FedExPope: shiat, so not only are they treated like national heroes, they also have 6 weeks of hedonism with the most fit and horny people of the world. Imagine doing a "taste" of the world tour. You could try to bang one chick (or dude) from as many countries as possible. You have access to the some of the more exotic trim you're ever likely to see. FFFUUUU, I shoulda been an Olympic athlete.


It occurs to me that you can be an out-of-shape middle-aged guy and still be able to pull a trigger, and pistol shooting IS an Olympic sport technically
 
2012-07-13 03:45:43 PM  

FedExPope: Imagine doing a "taste" of the world tour.


Saudia Arabia is sending a couple womens competitors this year for the first time ever. That'd be a pretty rare passport stamp to pick up.
 
2012-07-13 03:45:50 PM  
People have casual sex with each other? When did this start happening?!?
 
2012-07-13 03:57:41 PM  

downstairs: People have casual sex with each other? When did this start happening?!?


Sometime after my dick stopped working.

...

... Oooooor nobody ever told me about it. Hey!!!!
 
2012-07-13 04:09:17 PM  
As somebody who came of age in the mid '80s I'd to remind AIDS to fark off and die.

high school was so very, very lonely
 
2012-07-13 04:15:45 PM  

zerkalo: As somebody who came of age in the mid '80s I'd to remind AIDS to fark off and die.

high school was so very, very lonely


I went to school in the 1990's. Did AIDS really put that much of a scare into people? Especially irresponsible high schoolers?

Certainly wasn't the case in the 1990s... but maybe your era had a different experience?
 
2012-07-13 04:18:42 PM  
CSB time!

I went to Georgia Tech for grad school, got my Ph.D. in 1996, defended my thesis right after the Olympics. Lots of the campus was closed off as parts of it were venues and parts of it were also parts of the Olympic village. The lab I worked in was taken over by NBC electronics, fortunately I was done collecting data at that point. ANYWAY...

A fellow student of mine was a certified lifeguard and got a job lifeguarding in the recreational pool for the Olympic village. Apparently, it was quite often treated as a "clothing optional" venue by the athletes and they had to use substantially more chlorine in the water than usual due to concerns about the amount of, uhh, bodily fluids that were being contributed.
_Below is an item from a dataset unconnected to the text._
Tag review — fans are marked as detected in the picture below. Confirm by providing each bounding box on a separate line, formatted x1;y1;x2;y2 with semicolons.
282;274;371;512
She said you could always tell when someone was done with their event because once they had competed, well, what else was there to do but each other?

She declined to answer any of my questions about her own involvement in said activities...
 
2012-07-13 04:18:49 PM  
I remember our state track meets. They held a dance before the final day so anyone who finished the first two days could do practically the same thing. And if your coach wasn't there then,... yeah I always had discus the last day and I could hear it through every goddamn wall.